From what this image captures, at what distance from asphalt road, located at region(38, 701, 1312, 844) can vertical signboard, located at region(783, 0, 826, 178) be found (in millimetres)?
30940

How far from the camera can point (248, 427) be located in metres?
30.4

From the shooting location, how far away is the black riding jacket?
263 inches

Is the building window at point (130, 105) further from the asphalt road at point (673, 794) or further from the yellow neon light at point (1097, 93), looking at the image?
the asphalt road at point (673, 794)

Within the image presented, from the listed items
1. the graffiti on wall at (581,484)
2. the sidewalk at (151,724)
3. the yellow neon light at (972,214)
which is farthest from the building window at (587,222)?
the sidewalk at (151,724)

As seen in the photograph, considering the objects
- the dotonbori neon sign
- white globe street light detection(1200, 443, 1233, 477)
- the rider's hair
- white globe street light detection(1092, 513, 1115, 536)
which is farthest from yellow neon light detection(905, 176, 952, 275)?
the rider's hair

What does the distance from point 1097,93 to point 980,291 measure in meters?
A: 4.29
######
> What this task involves
Repeat the entries shown above, every one, word for word.

> Completed task
From what this image captures, at what distance from asphalt road, located at region(38, 701, 1312, 844) can vertical signboard, located at region(783, 0, 826, 178) be found (in millimetres)?
30940

How far from the camera can point (248, 427) be located in metres?
30.4

From the shooting location, how far away is the black riding jacket?
263 inches

Is the building window at point (130, 105) further from the asphalt road at point (673, 794) or further from the yellow neon light at point (1097, 93), looking at the image?
the asphalt road at point (673, 794)

Within the image presented, from the listed items
1. the graffiti on wall at (581,484)
2. the sidewalk at (151,724)
3. the yellow neon light at (972,214)
which is farthest from the building window at (587,222)?
the sidewalk at (151,724)

As seen in the photograph, considering the objects
- the dotonbori neon sign
- white globe street light detection(1200, 443, 1233, 477)
- the rider's hair
- white globe street light detection(1092, 513, 1115, 536)
which is farthest from yellow neon light detection(905, 176, 952, 275)?
the rider's hair

What does the distance from point 1097,93 to point 980,291 measure in meters?
A: 4.29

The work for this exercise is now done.